The phishing group exploits Etherscan, disguising a nefarious Safe vault contract to steal funds.

 

 

In a cunning move, the notorious Angel Drainer phishing group has managed to abscond with over $400,000 from 128 cryptocurrency wallets, utilizing a new attack method that exploits Etherscan's verification tool to conceal the malicious nature of a smart contract.

 

The assault unfolded on February 12 at 6:40 am, as Angel Drainer deployed a malicious Safe (formerly Gnosis Safe) vault contract, as revealed in a February 13 disclosure by blockchain security firm Blockaid.

 

A total of 128 wallets fell victim to a "Permit2" transaction on the Safe vault contract, resulting in the theft of $403,000.

 

Blockaid highlighted that the scammers deliberately opted for a Safe vault contract to create a "false sense of security," capitalizing on Etherscan's automatic verification flag, which misleadingly confirms it as a legitimate contract.

 

Emphasizing that this incident wasn't a direct assault on Safe and that the user base hadn't suffered widespread impact, Blockaid promptly notified Safe of the attack and is actively working to curtail further damage.

 

"This is not an attack on Safe [...] rather they decided to use this Safe vault contract because Etherscan automatically adds a verification flag to Safe contracts, which can provide a false sense of security as it’s unrelated to validating whether or not the contract is malicious."

 

Despite being in operation for just 12 months, Angel Drainer has successfully drained over $25 million from nearly 35,000 wallets, according to Blockaid's February 5 disclosure.

 

The recent Ledger Connect Kit hack, amounting to $484,000, and the EigenLayer restake farming attack stand out as some of Angel Drainer's notable exploits in recent months.

 

In the restake farming attack, Angel Drainer implemented a deceptive queueWithdrawal function, which, once signed by users, would channel staking rewards to an address of the attackers' choosing.
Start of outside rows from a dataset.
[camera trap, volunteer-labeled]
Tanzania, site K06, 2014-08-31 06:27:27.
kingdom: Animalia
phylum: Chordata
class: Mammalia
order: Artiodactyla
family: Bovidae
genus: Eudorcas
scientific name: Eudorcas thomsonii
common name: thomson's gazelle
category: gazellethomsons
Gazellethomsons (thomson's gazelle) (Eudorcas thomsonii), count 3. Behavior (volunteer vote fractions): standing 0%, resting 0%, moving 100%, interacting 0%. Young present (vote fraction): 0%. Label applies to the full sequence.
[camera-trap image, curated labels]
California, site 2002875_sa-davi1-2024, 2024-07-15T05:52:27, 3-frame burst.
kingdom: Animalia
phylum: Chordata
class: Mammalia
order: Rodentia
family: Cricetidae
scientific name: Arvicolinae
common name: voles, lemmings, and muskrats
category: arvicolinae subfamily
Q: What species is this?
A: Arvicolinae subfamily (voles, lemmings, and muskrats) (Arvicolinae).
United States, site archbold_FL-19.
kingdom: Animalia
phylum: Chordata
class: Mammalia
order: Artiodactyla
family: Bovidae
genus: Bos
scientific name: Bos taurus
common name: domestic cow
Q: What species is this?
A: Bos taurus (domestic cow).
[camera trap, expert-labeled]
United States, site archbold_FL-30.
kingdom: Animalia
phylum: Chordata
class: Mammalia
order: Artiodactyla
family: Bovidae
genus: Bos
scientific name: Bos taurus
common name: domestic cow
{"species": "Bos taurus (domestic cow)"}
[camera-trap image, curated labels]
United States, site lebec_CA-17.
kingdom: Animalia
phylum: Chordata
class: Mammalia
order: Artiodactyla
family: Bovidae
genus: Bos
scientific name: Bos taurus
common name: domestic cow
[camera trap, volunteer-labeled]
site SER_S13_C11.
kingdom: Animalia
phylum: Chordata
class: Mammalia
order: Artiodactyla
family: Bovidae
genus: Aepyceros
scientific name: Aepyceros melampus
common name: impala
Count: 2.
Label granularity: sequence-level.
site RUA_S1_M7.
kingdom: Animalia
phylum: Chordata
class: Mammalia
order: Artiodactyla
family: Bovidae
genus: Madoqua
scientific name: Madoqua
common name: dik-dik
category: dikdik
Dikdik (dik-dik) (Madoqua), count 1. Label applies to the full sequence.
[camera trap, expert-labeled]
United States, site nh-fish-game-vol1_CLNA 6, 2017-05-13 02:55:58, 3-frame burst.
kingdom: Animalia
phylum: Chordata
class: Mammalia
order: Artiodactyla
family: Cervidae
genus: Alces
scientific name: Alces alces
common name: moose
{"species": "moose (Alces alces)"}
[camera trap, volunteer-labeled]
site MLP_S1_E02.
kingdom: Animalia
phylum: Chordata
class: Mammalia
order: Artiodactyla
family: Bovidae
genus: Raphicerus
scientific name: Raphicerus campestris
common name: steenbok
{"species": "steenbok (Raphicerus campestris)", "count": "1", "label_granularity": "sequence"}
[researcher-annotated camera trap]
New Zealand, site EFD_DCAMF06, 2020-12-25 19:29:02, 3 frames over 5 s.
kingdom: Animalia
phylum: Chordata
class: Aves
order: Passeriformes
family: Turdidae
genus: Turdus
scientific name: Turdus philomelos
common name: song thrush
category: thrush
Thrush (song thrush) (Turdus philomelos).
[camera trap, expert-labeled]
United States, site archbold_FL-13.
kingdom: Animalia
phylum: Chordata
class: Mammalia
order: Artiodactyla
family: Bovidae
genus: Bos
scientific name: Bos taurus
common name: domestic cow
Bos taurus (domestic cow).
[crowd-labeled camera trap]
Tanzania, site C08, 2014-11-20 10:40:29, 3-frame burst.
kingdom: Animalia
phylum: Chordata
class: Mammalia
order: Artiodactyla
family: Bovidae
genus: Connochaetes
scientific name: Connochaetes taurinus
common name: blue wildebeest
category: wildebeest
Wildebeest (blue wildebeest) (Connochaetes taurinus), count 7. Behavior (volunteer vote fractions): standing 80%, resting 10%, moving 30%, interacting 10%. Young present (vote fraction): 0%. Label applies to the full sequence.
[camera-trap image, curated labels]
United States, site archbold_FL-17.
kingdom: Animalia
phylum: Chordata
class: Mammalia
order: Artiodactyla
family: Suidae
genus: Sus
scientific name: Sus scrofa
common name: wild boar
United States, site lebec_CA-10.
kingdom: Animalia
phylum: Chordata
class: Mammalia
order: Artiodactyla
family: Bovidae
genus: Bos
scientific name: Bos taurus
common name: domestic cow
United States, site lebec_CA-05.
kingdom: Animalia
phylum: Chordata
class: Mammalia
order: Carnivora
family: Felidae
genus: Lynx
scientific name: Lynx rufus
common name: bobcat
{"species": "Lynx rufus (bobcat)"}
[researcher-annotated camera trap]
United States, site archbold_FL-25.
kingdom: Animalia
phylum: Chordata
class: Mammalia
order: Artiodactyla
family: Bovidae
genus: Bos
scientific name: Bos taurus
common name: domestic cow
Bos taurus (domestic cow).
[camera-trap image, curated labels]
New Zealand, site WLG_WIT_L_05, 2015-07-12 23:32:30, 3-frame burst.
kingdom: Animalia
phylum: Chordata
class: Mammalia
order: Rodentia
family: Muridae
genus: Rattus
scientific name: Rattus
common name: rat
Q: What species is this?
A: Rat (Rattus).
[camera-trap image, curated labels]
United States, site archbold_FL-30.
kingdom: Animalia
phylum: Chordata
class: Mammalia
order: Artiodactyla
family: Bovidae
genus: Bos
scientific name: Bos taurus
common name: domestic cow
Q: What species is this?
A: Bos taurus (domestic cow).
Blockaid explained, "Because this is a new kind of approval method, most security providers or internal security tooling does not parse and validate this approval type. So in most cases, it’s marked as a benign transaction."

 

January witnessed approximately 40,000 users on platforms like OpenSea, Optimism, zkSync, Manta Network, and SatoshiVM falling prey to phishing attacks, resulting in a combined loss of $55 million, as reported by Scam Sniffer, a Web3 scam tracker.

 

According to Scam Sniffer's 2023 Wallet Drainers Report, this figure is set to surpass the 2023 total of $295 million, signaling a concerning trend in cryptocurrency-related scams.